Motor Trend logo Motor Trend 5/23/2017 Motor Trend Staff
2015-Volkswagen-Golf-TDI-front-three-quarter-turn3.jpg

Volkswagen said it would buy back around 500,000 diesel-powered vehicles with emissions cheating software if it couldn't find a fix for them. This was part of an agreement made last year between the U.S.and Volkswagen Group for the automaker's diesel emissions cheating scandal, which also led to the indictment of six company executives. However, according to a new report from Bloomberg,Volkswagen is still figuring out what to do with the vehicles it bought back, and they are now stockpiling in storage lots.

According to the report, around 15,000 owners are going to Volkswagen and Audi dealerships so that their vehicles can be bought back by the automakers in exchange for payments as high as $40,000 depending on the car. Furthermore, under the terms of the settlement, cars that are bought back can't be resold unless they comply with emissions regulations, and VW can't export them to countries with more lenient emissions requirements.

Over 288,000 owners opted for the buyback option as of February 18 this year with 138,000 already refunded. There are 52,000 owners, however, that are waiting for a fix instead and didn't consider the buyback program. Repair proposals are still undergoing review by U.S. regulators, and only 67,000 cars from the 2015 model year have gotten the go-ahead since they are part of the latest generation and are the easiest to fix.

2015 Volkswagen Golf TDI engine© Motor Trend Staff 2015 Volkswagen Golf TDI engine

John German, a senior fellow at the International Council on Clean Transportation, told Bloomberg that even the newer cars need to get their entire after-treatment system and particulate filter replaced. He also pointed out that Volkswagen could also install a system that sprays a urea-based solution to clean the pollutants in the exhaust in older vehicles produced from 2009 to 2014. However, it would be an expensive retrofit since it would require putting a urea tank in cars that weren't designed to have one. This means that the older diesel-powered vehicles may end up getting scrapped instead if costs for the fix are too high.
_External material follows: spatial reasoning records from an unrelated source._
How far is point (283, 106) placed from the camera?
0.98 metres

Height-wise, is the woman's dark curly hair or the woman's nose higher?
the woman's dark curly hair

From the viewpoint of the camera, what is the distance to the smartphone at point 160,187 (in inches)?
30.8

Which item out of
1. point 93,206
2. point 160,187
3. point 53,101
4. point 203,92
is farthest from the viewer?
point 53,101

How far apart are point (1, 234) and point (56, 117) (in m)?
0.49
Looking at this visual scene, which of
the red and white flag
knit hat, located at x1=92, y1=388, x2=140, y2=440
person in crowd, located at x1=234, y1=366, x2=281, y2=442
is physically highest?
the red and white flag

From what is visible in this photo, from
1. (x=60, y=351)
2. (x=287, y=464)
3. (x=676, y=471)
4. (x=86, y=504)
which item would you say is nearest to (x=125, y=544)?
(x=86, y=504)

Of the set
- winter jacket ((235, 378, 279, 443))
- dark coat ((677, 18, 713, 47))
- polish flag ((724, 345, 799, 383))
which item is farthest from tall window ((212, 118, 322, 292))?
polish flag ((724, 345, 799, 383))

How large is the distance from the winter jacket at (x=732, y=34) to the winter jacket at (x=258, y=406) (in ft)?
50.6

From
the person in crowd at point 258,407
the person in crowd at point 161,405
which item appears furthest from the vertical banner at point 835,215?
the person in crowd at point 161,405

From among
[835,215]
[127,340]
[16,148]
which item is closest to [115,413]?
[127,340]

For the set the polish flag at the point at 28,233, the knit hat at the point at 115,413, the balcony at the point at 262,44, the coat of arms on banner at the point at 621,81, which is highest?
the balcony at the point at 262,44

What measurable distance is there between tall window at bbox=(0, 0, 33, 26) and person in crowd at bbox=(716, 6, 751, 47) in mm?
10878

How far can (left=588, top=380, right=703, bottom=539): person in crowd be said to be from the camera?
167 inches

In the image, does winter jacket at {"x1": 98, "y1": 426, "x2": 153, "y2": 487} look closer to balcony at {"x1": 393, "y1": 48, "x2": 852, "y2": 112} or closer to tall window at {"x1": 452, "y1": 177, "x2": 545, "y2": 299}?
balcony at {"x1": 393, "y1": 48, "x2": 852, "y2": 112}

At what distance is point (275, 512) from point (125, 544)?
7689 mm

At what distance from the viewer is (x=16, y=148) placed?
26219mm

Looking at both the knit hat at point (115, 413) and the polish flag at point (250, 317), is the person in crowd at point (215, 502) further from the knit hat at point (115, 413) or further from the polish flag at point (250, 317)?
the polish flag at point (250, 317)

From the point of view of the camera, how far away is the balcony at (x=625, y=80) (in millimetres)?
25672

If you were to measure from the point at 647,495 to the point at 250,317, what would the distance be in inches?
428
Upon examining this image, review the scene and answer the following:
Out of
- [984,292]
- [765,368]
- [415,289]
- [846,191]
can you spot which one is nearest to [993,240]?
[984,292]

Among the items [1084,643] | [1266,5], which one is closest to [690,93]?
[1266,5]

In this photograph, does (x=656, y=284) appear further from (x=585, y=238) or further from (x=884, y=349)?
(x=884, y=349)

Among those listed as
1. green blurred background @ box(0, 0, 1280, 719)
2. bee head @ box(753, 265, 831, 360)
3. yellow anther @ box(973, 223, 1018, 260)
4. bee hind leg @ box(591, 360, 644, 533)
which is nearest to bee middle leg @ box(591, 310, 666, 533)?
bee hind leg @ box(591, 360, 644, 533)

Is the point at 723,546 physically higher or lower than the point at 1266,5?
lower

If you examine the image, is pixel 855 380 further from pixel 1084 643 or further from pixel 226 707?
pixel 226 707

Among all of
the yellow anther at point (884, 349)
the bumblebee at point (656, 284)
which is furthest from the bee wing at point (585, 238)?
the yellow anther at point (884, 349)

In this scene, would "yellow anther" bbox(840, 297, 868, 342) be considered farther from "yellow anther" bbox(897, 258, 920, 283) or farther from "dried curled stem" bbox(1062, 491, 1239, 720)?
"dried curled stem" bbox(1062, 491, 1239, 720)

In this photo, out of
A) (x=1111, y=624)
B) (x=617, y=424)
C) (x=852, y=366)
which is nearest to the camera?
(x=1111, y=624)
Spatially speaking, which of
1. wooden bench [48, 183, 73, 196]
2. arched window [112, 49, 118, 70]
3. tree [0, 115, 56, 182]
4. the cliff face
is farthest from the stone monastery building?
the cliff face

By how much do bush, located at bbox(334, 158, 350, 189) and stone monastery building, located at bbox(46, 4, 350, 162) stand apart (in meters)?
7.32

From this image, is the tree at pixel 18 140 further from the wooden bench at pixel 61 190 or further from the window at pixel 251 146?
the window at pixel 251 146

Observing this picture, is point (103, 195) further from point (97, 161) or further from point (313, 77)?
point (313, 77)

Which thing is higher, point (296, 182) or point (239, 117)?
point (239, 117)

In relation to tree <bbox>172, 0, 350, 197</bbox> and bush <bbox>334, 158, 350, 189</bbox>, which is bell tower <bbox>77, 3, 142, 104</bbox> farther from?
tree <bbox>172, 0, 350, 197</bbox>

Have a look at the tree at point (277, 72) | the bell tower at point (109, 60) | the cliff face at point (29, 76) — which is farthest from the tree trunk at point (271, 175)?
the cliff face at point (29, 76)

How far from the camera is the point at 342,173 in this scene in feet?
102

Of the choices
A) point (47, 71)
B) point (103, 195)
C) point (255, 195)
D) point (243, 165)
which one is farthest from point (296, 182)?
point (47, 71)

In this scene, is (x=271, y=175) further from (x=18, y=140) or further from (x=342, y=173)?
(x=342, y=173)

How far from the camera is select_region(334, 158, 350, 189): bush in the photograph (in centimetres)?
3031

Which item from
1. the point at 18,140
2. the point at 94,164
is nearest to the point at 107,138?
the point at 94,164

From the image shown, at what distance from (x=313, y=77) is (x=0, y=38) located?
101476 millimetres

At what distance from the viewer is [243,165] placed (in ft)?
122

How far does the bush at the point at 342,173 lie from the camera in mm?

A Volkswagen spokeswoman stated to Bloomberg that it's important for the automaker to make things right for its customers and to rebuild consumer trust in the brand in the U.S. Fred Emich, general manager of Emich Volkswagen in Denver, also told the publication that the automaker has set up a threshold to determine if it's more cost effective to scrap a car instead of fixing it. Emich added that the service department of his dealership has taken a hit because of the emissions cheating scandal which has removed around 200,000 diesel-powered cars from the road.

© Motor Trend Staff

Volkswagen has until June 20, 2019 to finish buying back or repairing at least 85 percent of its rigged 2.0-liter diesel vehicles. In the event that the automaker falls short, it would need to pay $85 million to the EPA and $13.5 million to CARB for each percentage point below the agreed threshold. Volkswagen has since hired 1,300 contractors for its buyback program, including so-called "settlement specialists" at Volkswagen and Audi dealerships who cut checks for owners opting for the buyback.